Whether older diesel engines, tyre abrasion or...

Measuring particulate matter with drones

This article combines two major topics of our time - remote dust and drones - and shows how you can successfully carry out fine dust measurements with drone solutions from Airclip.


    Whether older diesel engines, tyre abrasion or swirling dirt, city centres with high traffic volumes are heavily polluted by particulate matter. Science, local authorities, residents and companies are already working on improving the quality of life in city centres. In this article, we explain how this can be achieved with sensors on drones.

    Particulate matter. Causes and consequences.

    Diesel exhaust fumes, abrasion processes on vehicle tyres and brakes, as well as the swirling up of dust layers, lead to high levels of particulate matter pollution, which significantly reduces air quality. Particulate matter refers to particles less than a micrometre in diameter, which are inhaled by everyone and can cause anything from respiratory irritation to illness. Heavy metals contained in brake and tyre abrasion also lead to a health risk, which is why scientists, local authorities, residents and companies are keen to identify regions that are heavily polluted by particulate matter and take appropriate measures, such as setting up low emission zones, building bypasses or improving technologies, to ensure a higher quality of life and stay in polluted regions.

    Monitoring. The right way to detect particulate matter.

    However, in order to be able to detect particulate matter pollution in the first place, monitoring is required. The monitoring of particulate matter is only possible with special particulate matter sensors. These sensors count particles in the air. Whether ground-based or measured in the air with drones, the functionalities of the sensors are similar. First, the air is drawn in and then counted with an optical sensor. The determined value is saved with coordinates and time in lists, which can then be analysed every second. The measurement results of permanently installed sensors can even be tracked live: https://luquas.de/luquasapp/#/map.

    When counting particles, a distinction is made between the size of the particles. This is referred to as PM fractions. PM10, for example, indicates the number of particles with a diameter of 10 µm. These are mainly produced by the whirling up of dust and abrasion processes in tyres and brakes or in house fires and industrial processes. Smaller PM fractions, such as PM1 and PM2.5, are mainly attributable to vehicle exhaust gases. The Federal Highway Research Institute (BASt) states that over 100,000 tonnes of these particles are produced in Germany every year. On average, 0.1g is produced with every kilometre travelled by car.

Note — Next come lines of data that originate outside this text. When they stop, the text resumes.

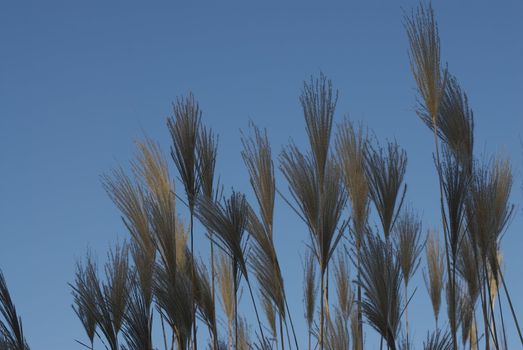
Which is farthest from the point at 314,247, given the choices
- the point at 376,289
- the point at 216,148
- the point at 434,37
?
the point at 434,37

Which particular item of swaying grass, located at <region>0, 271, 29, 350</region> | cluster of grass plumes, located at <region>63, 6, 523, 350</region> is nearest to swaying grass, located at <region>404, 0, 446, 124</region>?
cluster of grass plumes, located at <region>63, 6, 523, 350</region>

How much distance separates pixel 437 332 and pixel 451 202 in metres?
0.57

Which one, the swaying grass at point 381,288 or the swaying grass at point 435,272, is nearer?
the swaying grass at point 381,288

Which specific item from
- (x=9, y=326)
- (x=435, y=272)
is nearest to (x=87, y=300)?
(x=9, y=326)

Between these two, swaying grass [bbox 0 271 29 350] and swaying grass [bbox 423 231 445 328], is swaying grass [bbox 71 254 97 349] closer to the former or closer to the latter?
swaying grass [bbox 0 271 29 350]

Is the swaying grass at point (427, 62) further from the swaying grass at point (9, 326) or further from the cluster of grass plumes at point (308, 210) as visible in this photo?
the swaying grass at point (9, 326)

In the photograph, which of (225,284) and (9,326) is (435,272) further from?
(9,326)

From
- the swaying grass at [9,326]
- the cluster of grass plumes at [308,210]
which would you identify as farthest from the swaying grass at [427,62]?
the swaying grass at [9,326]

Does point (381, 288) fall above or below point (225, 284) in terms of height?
below

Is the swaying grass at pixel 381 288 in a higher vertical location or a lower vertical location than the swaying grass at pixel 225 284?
lower

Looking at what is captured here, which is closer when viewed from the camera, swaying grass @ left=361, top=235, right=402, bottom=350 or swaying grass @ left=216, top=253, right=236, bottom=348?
swaying grass @ left=361, top=235, right=402, bottom=350

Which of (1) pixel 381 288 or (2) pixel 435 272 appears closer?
(1) pixel 381 288

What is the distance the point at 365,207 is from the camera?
416cm

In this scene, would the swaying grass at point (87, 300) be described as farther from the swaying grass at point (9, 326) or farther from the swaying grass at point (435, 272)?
the swaying grass at point (435, 272)
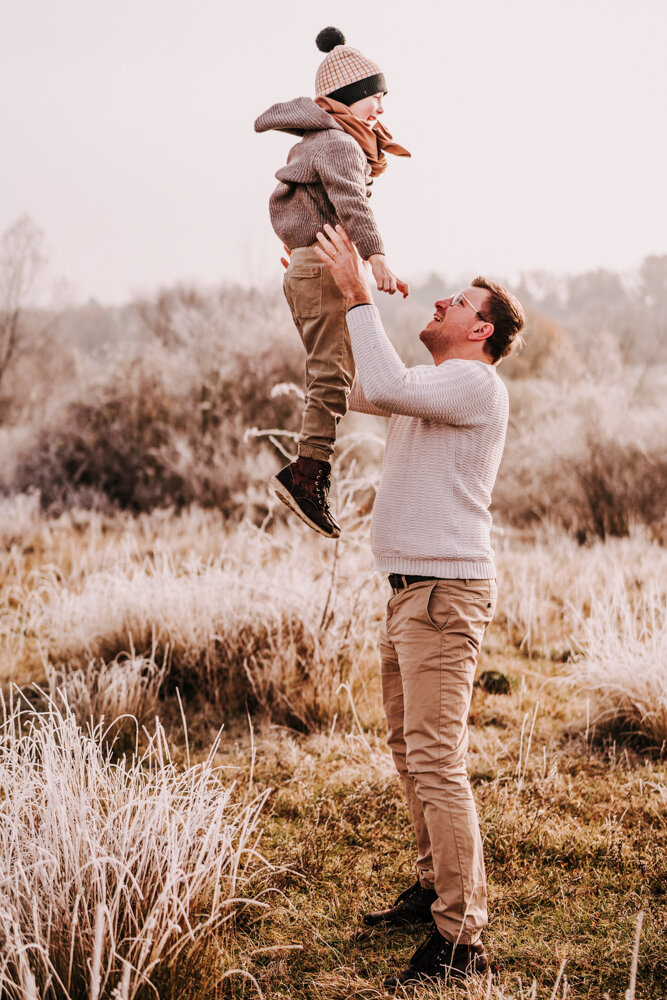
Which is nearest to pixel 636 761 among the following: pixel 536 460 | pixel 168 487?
pixel 536 460

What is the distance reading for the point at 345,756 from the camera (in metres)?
4.58

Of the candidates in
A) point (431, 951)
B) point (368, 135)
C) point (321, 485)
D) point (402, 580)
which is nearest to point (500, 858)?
point (431, 951)

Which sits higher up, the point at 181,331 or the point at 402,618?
the point at 181,331

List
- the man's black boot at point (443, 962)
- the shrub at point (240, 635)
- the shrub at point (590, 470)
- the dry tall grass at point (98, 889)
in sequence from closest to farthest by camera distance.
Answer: the dry tall grass at point (98, 889) < the man's black boot at point (443, 962) < the shrub at point (240, 635) < the shrub at point (590, 470)

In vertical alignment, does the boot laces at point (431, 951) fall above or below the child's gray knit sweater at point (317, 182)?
below

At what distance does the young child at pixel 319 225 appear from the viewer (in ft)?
9.83

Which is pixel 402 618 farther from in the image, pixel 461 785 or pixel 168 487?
pixel 168 487

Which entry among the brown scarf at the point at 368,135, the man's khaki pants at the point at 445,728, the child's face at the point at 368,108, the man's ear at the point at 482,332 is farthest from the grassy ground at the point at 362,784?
the child's face at the point at 368,108

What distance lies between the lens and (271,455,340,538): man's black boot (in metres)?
3.04

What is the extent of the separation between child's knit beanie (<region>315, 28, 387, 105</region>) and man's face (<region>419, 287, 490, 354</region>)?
850mm

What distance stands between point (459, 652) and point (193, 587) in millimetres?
3768

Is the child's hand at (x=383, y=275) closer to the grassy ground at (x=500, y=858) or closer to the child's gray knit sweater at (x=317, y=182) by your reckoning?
the child's gray knit sweater at (x=317, y=182)

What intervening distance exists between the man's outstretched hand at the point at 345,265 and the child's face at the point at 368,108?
579 mm

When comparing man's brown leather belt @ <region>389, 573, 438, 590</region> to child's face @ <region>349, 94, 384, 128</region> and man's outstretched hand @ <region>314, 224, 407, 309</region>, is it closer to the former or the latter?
man's outstretched hand @ <region>314, 224, 407, 309</region>
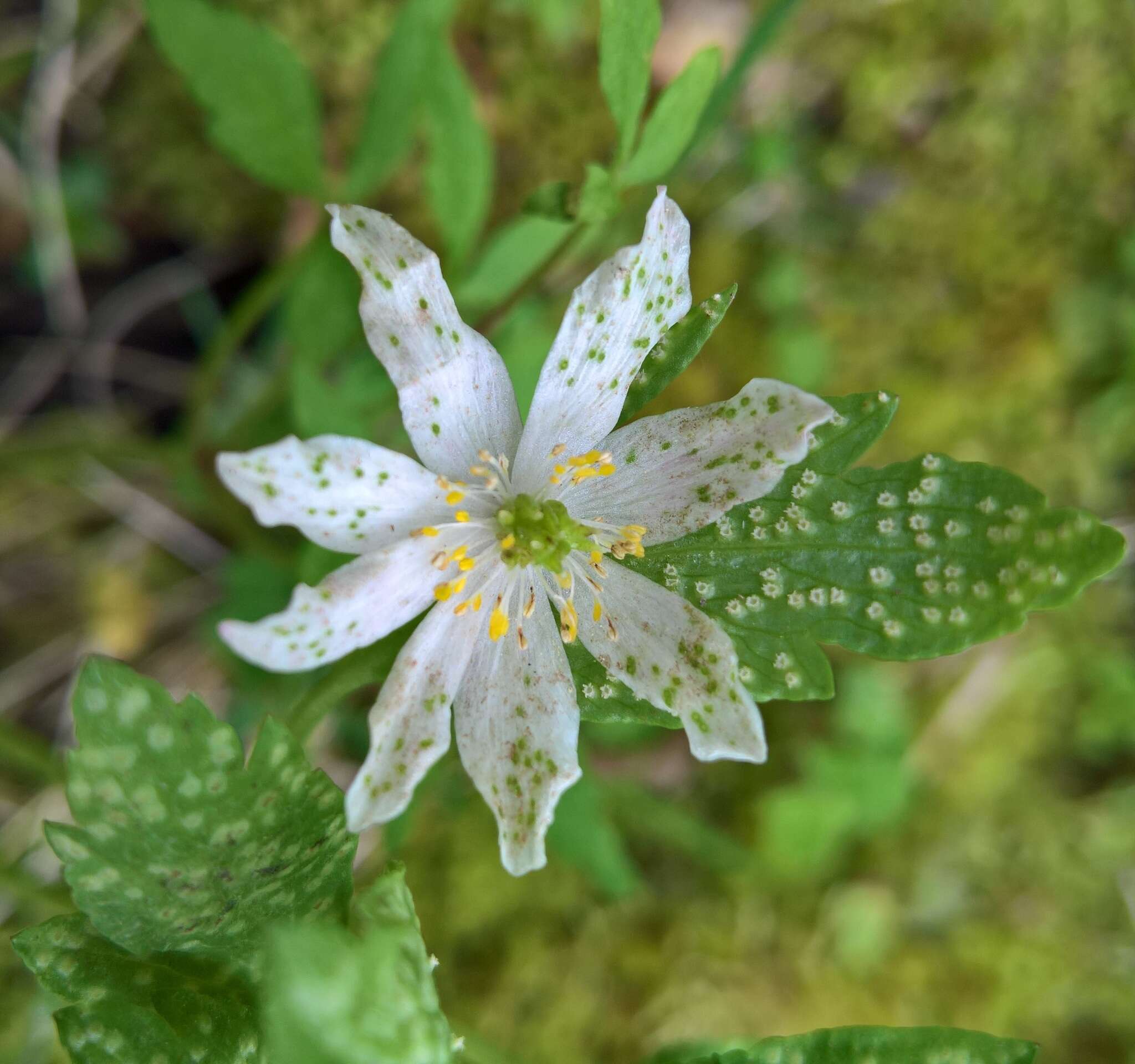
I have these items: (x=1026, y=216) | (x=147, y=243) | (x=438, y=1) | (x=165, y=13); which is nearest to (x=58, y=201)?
(x=147, y=243)

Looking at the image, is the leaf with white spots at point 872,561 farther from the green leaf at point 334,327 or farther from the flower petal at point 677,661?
the green leaf at point 334,327

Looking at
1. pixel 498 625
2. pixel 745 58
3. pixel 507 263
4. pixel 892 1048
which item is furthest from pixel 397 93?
pixel 892 1048

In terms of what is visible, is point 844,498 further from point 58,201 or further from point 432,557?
point 58,201

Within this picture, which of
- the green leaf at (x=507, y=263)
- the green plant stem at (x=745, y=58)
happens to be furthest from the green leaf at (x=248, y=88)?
the green plant stem at (x=745, y=58)

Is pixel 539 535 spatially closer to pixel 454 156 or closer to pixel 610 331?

    In order to significantly reduce particulate pollution, emissions must therefore be reduced for all polluters, and the Federal Environment Agency has set corresponding targets. Special sensor technology that can detect the smallest particles is also required to detect the polluters.

    Diagramm aus Beispielmessung

    Figure 1: Diagram from sample measurement

    Where can I get sensors?

    The University of Stuttgart, for example, supports the OK Lab Stuttgart, which aims to develop applications with the luftdaten.info project that inform and positively shape society and support administrations and authorities in making their work more transparent. This gives everyone the opportunity to build a very simple particulate matter sensor and become part of the network.

    Users for whom standardised measurements and the detection of very small particles are important must use professional equipment. For example, the Fidas Fly 200 sensor developed with partner Palas is a measuring device that continuously and simultaneously measures different fractions. To be precise:

    • the PM fractions PM1, PM2.5, PM4, PM10, PMtotal

    • alveolar, thoracic and inhalable mass fractions according to DIN EN 481

    • Particle number concentration and the particle size distribution in 32 size classes per decade in the particle size range from 180 nm to 18 µm or 400 nm to 40 µm.

    Based on the certified Palas Fidas fine dust sensor, the module combines high-quality measurement technology with a data logger and live transmission. The special feature of this real-time dust monitor is its low weight and small size, which is why it can also be used with drones. The sensor can be controlled remotely and the measurement data can be displayed as live video on a monitor.

    Drones make measurements in the air possible

    Measuring in the vicinity of industrial plants with high chimneys has been particularly difficult in the past. However, the Fidas Fly 200 is optimised for use in the air. Attached to the HORUS 120 drone, it is ready for use in under a minute. The container system allows the Fidas Fly 200 to be attached vertically or horizontally, depending on whether the snorkel (aerosol suction tube) is to protrude forwards or upwards.

    For measurements that exceed the flight time of the HORUS 120, it is also possible to use the HORUS 120 cable-connected. The HORUS-Powerline plug & play special solution is available for the HORUS container system for this purpose.